Les auteurs chrétiens furent alertés de l’étrangeté du Coran en raison de ce processus de composition, et surtout à cause des multiples références – en apparence incohérentes – au judaïsme et au christianisme. Concernant l’inspiration juive, le Coran fait référence explicitement à la Torah et implicitement aux Psaumes, aux commentaires rabbiniques (ainsi la limitation talmudique à quatre femmes), à la Mishna 33 , mais aussi à des apocryphes juifs, comme le Testament d’Abraham , écrit vers 70 ap. J.-C. : « Nous avons fait descendre la Torah, dans laquelle se trouve le jugement de Dieu » (S. 5, 44). Certains passages rappellent les chants de louange psalmiques, et le Shma Yisra’el (Deut 6, 4 : « Écoute Israël , l’Éternel, notre Dieu ; l’Éternel est un ») semble paraphrasé dans ce verset : « Dis : Il est Dieu, unique. Dieu, le seul » (S. 112, 1-2) 34 . L’expression coranique fondamentale Rabb al- ʿ alamīn (« Seigneur des mondes », S. 1, 2) peut être une copie de la formule de la liturgie juive Rabûn ha-’olâmîm . Pour s’imposer comme une alternative religieuse crédible face à un judaïsme très présent en Arabie, notamment autour de Médine, Muḥammad ou les compositeurs du Coran auraient puisé dans la tradition juive environnante et dans les psaumes araméens 35 .
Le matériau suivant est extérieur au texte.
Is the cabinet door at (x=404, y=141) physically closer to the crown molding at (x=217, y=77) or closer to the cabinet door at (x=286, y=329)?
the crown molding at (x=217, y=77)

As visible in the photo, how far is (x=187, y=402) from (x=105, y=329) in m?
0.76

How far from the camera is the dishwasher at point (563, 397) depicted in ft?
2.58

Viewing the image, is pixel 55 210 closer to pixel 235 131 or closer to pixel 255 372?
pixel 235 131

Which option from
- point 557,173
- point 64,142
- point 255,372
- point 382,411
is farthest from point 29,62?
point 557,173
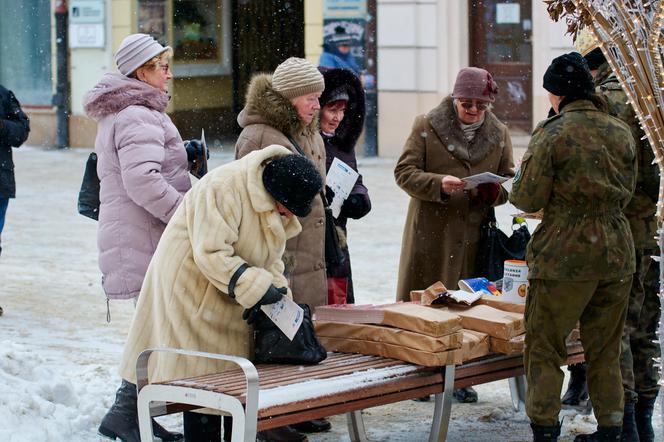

L’influence du christianisme est tout aussi certaine. Muḥammad ou les rédacteurs du Coran avaient une connaissance superficielle des rites et doctrines chrétiens en langue syriaque, probablement aussi des légendes apocryphes qui transitaient par les marchands et les caravaniers. Les sourates mecquoises, celles du début de la révélation, offrent de multiples parallèles avec les thématiques chrétiennes, particulièrement sur l’eschatologie, la virginité mariale (S. 19) et l’importance de Jésus (S. 3, 51-55 ; 4, 171 ; 5, 110 ; 19, 16-33). L’allusion à des vigiles nocturnes suivies aux origines de l’islam rappelle les pratiques ascétiques des moines syriaques (S. 73, 20) 36 .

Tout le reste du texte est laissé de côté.